Bulk Metallic Glass

Professor Johnson's group does research on non-equilibrium and metastable materials. During the past decade, they have developed unusual metallic alloys which fail to crystallize during solidification at low cooling rates, thus forming "bulk" glasses. Research on the liquid alloys includes fundamental studies of rheology, atomic diffusion, crystallization kinetics, liquid/liquid phase separation, and the glass transition. Research on the solid "glassy" materials includes studies of elastic properties, and mechanisms of deformation, flow, and fracture.

Typical strengths and elastic limits for various materials. Metallic glasses are unique.
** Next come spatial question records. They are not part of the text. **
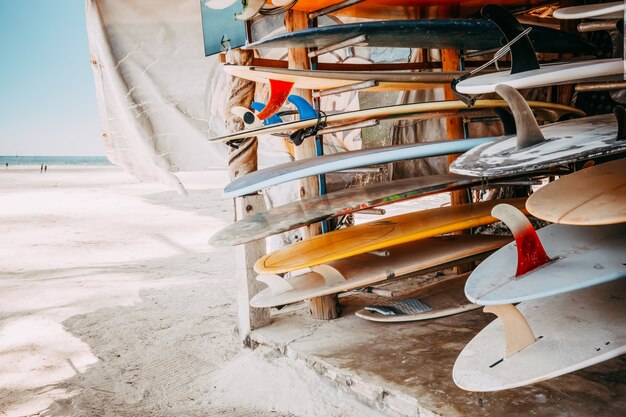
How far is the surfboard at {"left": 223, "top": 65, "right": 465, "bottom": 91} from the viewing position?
8.81 feet

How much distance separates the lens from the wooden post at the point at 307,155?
3.06 metres

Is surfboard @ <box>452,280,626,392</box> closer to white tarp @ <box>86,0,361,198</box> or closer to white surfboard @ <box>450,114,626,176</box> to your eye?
white surfboard @ <box>450,114,626,176</box>

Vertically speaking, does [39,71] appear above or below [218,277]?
above

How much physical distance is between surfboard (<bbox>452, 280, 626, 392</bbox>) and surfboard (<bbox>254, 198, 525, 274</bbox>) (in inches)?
30.5

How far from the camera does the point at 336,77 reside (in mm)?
2826

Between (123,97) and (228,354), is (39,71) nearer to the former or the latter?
(123,97)

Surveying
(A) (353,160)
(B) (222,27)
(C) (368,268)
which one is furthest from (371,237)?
(B) (222,27)

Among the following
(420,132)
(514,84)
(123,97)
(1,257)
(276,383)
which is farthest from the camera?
(1,257)

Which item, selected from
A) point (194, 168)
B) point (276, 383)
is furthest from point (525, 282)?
point (194, 168)

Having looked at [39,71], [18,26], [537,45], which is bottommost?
[537,45]

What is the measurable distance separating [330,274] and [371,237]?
0.29 m

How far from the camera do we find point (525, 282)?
1.59m

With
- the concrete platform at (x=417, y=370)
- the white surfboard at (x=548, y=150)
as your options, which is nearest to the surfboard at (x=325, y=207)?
the concrete platform at (x=417, y=370)

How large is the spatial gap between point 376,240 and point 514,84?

Conventional metallic materials have a crystalline structure consisting of single crystal grains of varying size arranged in a microstructure. Such structures are produced by the nucleation and growth of crystalline phases from the molten alloy during solidification. By contrast, certain oxide mixtures (e.g. silicate glasses), have such sluggish crystal nucleation and growth kinetics, that the liquid can be readily undercooled far below the melting point of crystals (e.g. a quartz crystal). At deep undercooling, these oxide melts undergo a "glass transition" and freeze as vitreous solids. Professor Johnson's group have developed multicomponent metal alloys which vitrify with the same ease as observed in silicate melts. These bulk metallic glasses (BMG's) have unusual properties. They are typically much stronger than crystalline metal counterparts (by factors of 2 or 3), are quite tough (much more so than ceramics), and have very high strain limits for Hookean elasticity (see figure above). A new class of engineering materials, BMG's offer an opportunity to revolutionize the field of structural materials with combinations of strength, ductility, toughness, and processability outside the envelope achievable using current technology.